*Estratto del documento*:
^^^^^^^^^^^^^^^^

La straordinaria attenzione, partecipazione e tensione emotiva che
hanno caratterizzato la visita di Domenico Lucano al Centro Balducci il
10 dicembre scorso (400 persone nella sala e altrettante che non sono
riuscite ad entrare) non è stata generica curiosità e neppure solo un
appoggio a un’esperienza percepita come positiva. La vicinanza
dimostrata nei confronti di quella esperienza ci dice qualcosa di più,
ovvero ci parla della volontà di non assuefarsi a un clima fatto di
ostilità quando non di vero e proprio disprezzo per lo straniero e il
“diverso” in generale.
La caparbia storia di Lucano che da vent’anni lotta contro il declino
sociale, demografico e culturale della sua piccola comunità vedendo
nell’arrivo dei migranti l’inizio di una nuova pagina di storia da
riconoscere e coltivare, evidenzia una “tenacia del bene” che sa
parlare ancora a tutti gli uomini e donne di buona volontà spingendoli
a vivere il presente e a guardare il futuro in modo diverso da ciò che
oggi sembra essere (ma forse non è affatto) il pensiero dominante.
Domenica 7 ottobre 2018 si è svolta la Marcia PerugiAssisi della pace e
della fraternità. Oltre centomila persone hanno dato vita ad una
straordinaria giornata d’impegno civile. Di fronte ad una realtà che
costringe a fare i conti con problemi sempre più difficili e complessi,
partecipare alla marcia della pace e della fraternità ha voluto dire
vincere l’indifferenza, la rassegnazione, la sfiducia, recuperare la
capacità di pensare, di agire e non solo re-agire, di farlo assieme e
non da isolati. E’ stata una giornata importante, bella, emozionante.
Giovani, giovanissimi, studenti, insegnanti, scuole, gruppi,
associazioni, Enti Locali, Regioni giunte da ogni parte d’Italia,
ciascuno con le proprie ragioni e tutti con qualcosa di positivo in
testa e tra le mani.
Moltissime le adesioni raccolte dal comitato organizzatore: 990 Enti
Locali, Regioni, scuole, gruppi, associazioni provenienti da tutte le
Regioni italiane di cui 172 Scuole; 287 Comuni, Province e Regioni; 531
Associazioni (116 nazionali, 415 locali).

^^^^^^^^^^^^^^^^

*Estratto dei dati*:
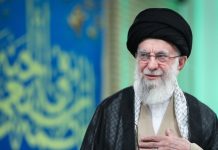 NYT: Хаменеи выбрал трёх преемников на случай своей гибели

^^^^^^^^^^^^^^^^

*Il tuo obiettivo*:
Secondo l'estratto del documento, quante scuole figurano tra le adesioni raccolte dal comitato organizzatore della Marcia PerugiAssisi? Le righe non hanno alcun ruolo in questo compito.

*La tua soluzione*:
172 scuole.